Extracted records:
>> Begin
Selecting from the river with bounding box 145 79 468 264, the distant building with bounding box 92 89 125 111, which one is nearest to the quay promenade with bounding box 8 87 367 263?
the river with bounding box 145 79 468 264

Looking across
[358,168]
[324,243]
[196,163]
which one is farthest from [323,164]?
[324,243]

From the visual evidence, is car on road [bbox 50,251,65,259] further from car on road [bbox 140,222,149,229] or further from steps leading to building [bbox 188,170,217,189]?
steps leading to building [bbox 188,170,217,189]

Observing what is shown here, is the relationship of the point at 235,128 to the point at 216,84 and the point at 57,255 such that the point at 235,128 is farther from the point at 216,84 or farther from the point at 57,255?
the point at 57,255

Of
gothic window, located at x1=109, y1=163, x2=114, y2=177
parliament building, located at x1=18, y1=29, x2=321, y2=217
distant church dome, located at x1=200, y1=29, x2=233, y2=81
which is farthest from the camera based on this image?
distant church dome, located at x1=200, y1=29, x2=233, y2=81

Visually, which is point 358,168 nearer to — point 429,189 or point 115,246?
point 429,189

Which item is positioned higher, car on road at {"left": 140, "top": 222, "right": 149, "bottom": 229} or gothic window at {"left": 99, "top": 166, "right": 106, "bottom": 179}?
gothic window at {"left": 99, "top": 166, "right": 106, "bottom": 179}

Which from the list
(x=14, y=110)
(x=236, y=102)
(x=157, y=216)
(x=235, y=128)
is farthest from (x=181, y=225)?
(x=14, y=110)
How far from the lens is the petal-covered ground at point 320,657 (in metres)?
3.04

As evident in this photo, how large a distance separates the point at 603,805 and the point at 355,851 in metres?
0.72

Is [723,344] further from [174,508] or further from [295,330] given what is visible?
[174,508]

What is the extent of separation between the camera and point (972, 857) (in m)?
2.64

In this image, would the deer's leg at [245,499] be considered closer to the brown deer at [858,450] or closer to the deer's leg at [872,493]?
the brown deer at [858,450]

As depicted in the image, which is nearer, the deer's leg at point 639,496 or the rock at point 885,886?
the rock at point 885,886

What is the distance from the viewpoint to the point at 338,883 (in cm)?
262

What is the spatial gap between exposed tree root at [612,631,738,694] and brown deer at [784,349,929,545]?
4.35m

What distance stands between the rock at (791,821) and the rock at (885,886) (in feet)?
>> End
THE PROBLEM: Transcribe each entry precisely, missing none.

CORRECT OUTPUT:
Selecting from the river with bounding box 145 79 468 264, the distant building with bounding box 92 89 125 111, which one is nearest to the quay promenade with bounding box 8 87 367 263?
the river with bounding box 145 79 468 264

Looking across
[358,168]
[324,243]
[196,163]
which one is farthest from [323,164]?
[324,243]

From the visual evidence, is car on road [bbox 50,251,65,259] further from car on road [bbox 140,222,149,229] or further from steps leading to building [bbox 188,170,217,189]?
steps leading to building [bbox 188,170,217,189]

Observing what is shown here, is the relationship of the point at 235,128 to the point at 216,84 and the point at 57,255 such that the point at 235,128 is farther from the point at 216,84 or farther from the point at 57,255?
the point at 57,255

Of
gothic window, located at x1=109, y1=163, x2=114, y2=177
parliament building, located at x1=18, y1=29, x2=321, y2=217
distant church dome, located at x1=200, y1=29, x2=233, y2=81
which is farthest from the camera based on this image?
distant church dome, located at x1=200, y1=29, x2=233, y2=81

Visually, which is point 358,168 nearer to — point 429,189 or point 115,246?
point 429,189

Which item is positioned higher, car on road at {"left": 140, "top": 222, "right": 149, "bottom": 229} or gothic window at {"left": 99, "top": 166, "right": 106, "bottom": 179}?
gothic window at {"left": 99, "top": 166, "right": 106, "bottom": 179}

Which from the list
(x=14, y=110)
(x=236, y=102)
(x=157, y=216)
(x=235, y=128)
is farthest from (x=181, y=225)?
(x=14, y=110)
How far from the lens is the petal-covered ground at point 320,657 (in metres)?
3.04

As evident in this photo, how large a distance separates the point at 603,805 and the point at 355,851 in metres?
0.72

Is [723,344] further from [174,508] or further from [295,330] given what is visible?
[174,508]

What is the extent of separation between the camera and point (972, 857) (in m)?
2.64

In this image, would the deer's leg at [245,499] be considered closer to the brown deer at [858,450] or closer to the deer's leg at [872,493]?
the brown deer at [858,450]

As depicted in the image, which is nearer, the deer's leg at point 639,496 or the rock at point 885,886?
the rock at point 885,886

What is the distance from the viewpoint to the point at 338,883 (in cm)?
262

What is the spatial gap between exposed tree root at [612,631,738,694] and brown deer at [784,349,929,545]?
4.35m

What distance stands between the rock at (791,821) and the rock at (885,886) (in feet)?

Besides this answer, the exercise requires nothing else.